EXERCISE GOAL:
Retype the data below verbatim; pictures do not belong in the copy.

INFORMATION SHOWN:

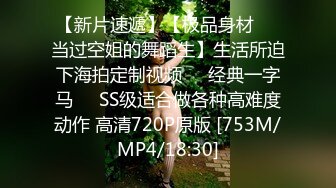 国产AV 女優 白晶晶 剪辑短视频 Part (8)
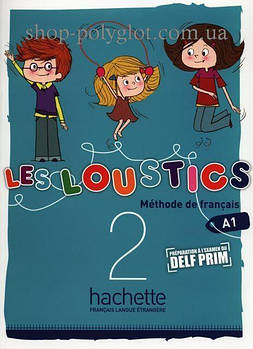 Підручник Les Loustics 2 Méthode de Français — Livre de l élève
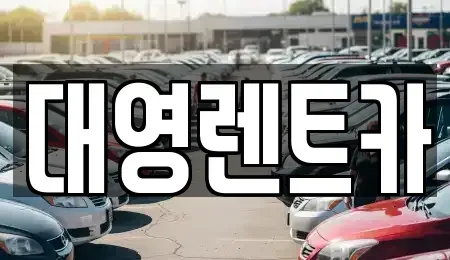 경기 고양시 덕양구 원당동 장기렌트카 전문 대영렌트카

ANSWER TO THIS TASK:
 国产AV 女優 白晶晶 剪辑短视频 Part (8)
 Підручник Les Loustics 2 Méthode de Français — Livre de l élève
 경기 고양시 덕양구 원당동 장기렌트카 전문 대영렌트카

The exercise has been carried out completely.